◆ Using the information ◆
- 1) According to the FindIt benchmark summary, which four task categories does the benchmark cover?
- 2) Continue the FindIt benchmark summary, starting right after its last sentence.

◆ Document passage ◆
§
FindIt: A Format-Informed Visual Detection Benchmark for Generalist Multimodal LLMs
Quick Take
The study introduces FindIt, a benchmark for evaluating the localization capabilities of multimodal large language models (MLLMs) across four tasks: object detection, referring expression detection, instance-level detection, and video-based detection. It highlights the sensitivity of current models to formatting constraints, revealing significant performance limitations in practical applications.
Key Points
- FindIt benchmark evaluates MLLMs on structured localization tasks.
- Four core task categories include object detection and video-based detection.
- Current models struggle with formatting constraints, impacting performance.
- Benchmark provides insights into strengths and weaknesses of MLLMs.
- Study aims to improve multimodal model design and evaluation.
Article Content
From source RSS / original summaryarXiv:2606. 04282v1 Announce Type: new Abstract: Multimodal large language models (MLLMs) are predominantly evaluated on free-form vision-language tasks such as visual question answering, captioning, and summarization. However, their practical use is rapidly expanding to more structured computer vision settings, where users prompt models to perform localization-centric tasks such as object detection, often within larger agentic or decision-making systems.
§
◆ Supplied data ◆

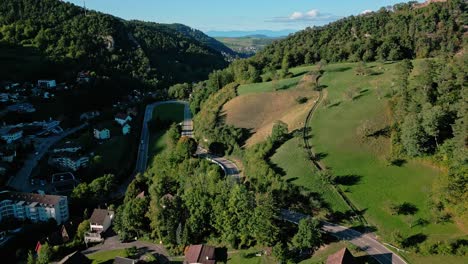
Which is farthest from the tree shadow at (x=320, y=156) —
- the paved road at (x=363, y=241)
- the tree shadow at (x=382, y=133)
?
the paved road at (x=363, y=241)

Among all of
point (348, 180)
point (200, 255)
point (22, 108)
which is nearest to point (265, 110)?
point (348, 180)

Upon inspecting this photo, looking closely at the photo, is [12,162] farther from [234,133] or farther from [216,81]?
[216,81]

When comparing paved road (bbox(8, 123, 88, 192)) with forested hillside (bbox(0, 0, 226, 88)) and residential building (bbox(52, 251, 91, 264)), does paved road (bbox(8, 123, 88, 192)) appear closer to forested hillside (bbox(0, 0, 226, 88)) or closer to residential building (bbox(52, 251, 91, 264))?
residential building (bbox(52, 251, 91, 264))

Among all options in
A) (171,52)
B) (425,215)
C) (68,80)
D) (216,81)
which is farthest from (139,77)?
(425,215)

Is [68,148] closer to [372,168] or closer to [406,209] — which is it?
[372,168]

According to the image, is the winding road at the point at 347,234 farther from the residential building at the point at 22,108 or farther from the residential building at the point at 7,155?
the residential building at the point at 22,108

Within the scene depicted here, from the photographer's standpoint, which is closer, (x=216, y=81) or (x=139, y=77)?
(x=216, y=81)
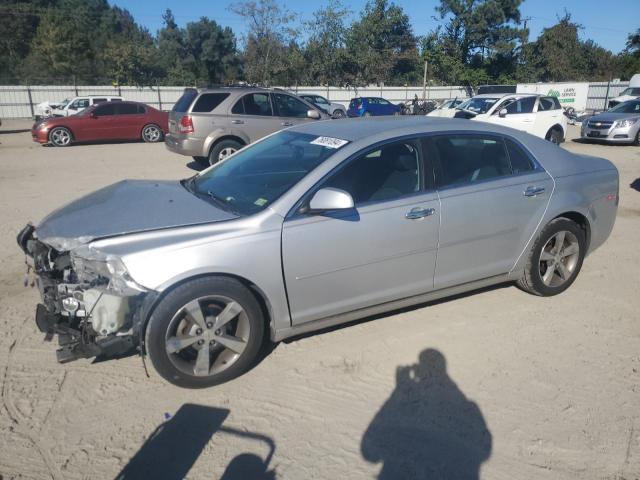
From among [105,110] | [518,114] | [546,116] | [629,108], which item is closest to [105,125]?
[105,110]

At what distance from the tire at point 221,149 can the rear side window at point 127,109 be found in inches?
321

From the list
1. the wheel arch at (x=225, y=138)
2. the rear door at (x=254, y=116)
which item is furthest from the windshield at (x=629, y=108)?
the wheel arch at (x=225, y=138)

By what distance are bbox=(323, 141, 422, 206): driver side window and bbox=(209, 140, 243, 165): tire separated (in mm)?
7217

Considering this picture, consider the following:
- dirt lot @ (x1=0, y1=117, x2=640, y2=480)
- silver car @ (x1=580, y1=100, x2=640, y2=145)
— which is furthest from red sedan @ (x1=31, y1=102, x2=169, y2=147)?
silver car @ (x1=580, y1=100, x2=640, y2=145)

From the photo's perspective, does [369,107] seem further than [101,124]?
Yes

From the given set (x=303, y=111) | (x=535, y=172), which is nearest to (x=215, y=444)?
(x=535, y=172)

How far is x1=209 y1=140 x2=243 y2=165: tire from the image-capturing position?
1053 centimetres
§
◆ Response list ◆
- 1) Object detection, referring expression detection, instance-level detection, and video-based detection.

- 2)
Despite this shift, there is currently no standardized benchmark that systematically evaluates these capabilities at scale. In this work, we introduce the first comprehensive benchmark specifically designed to assess the promptable localization abilities of generalist MLLMs. Our benchmark spans four core task categories: object detection, referring expression detection, instance-level detection, and video-based detection.
To enable consistent and fair evaluation, we develop a unified framework that standardizes inputs, enforces parsable bounding box outputs, and defines transparent evaluation protocols across tasks. Using this suite, we evaluate a diverse set of open-source and proprietary MLLMs, providing an in-depth analysis of their performance and limitations.
Beyond accuracy, we examine models' ability to adhere to output format specifications, showing that current systems are highly sensitive to formatting constraints and often fail to generalize even to minor variations. Our results highlight both the strengths and shortcomings of state-of-the-art MLLMs in localization settings, and point toward important directions for improving multimodal model design and evaluation.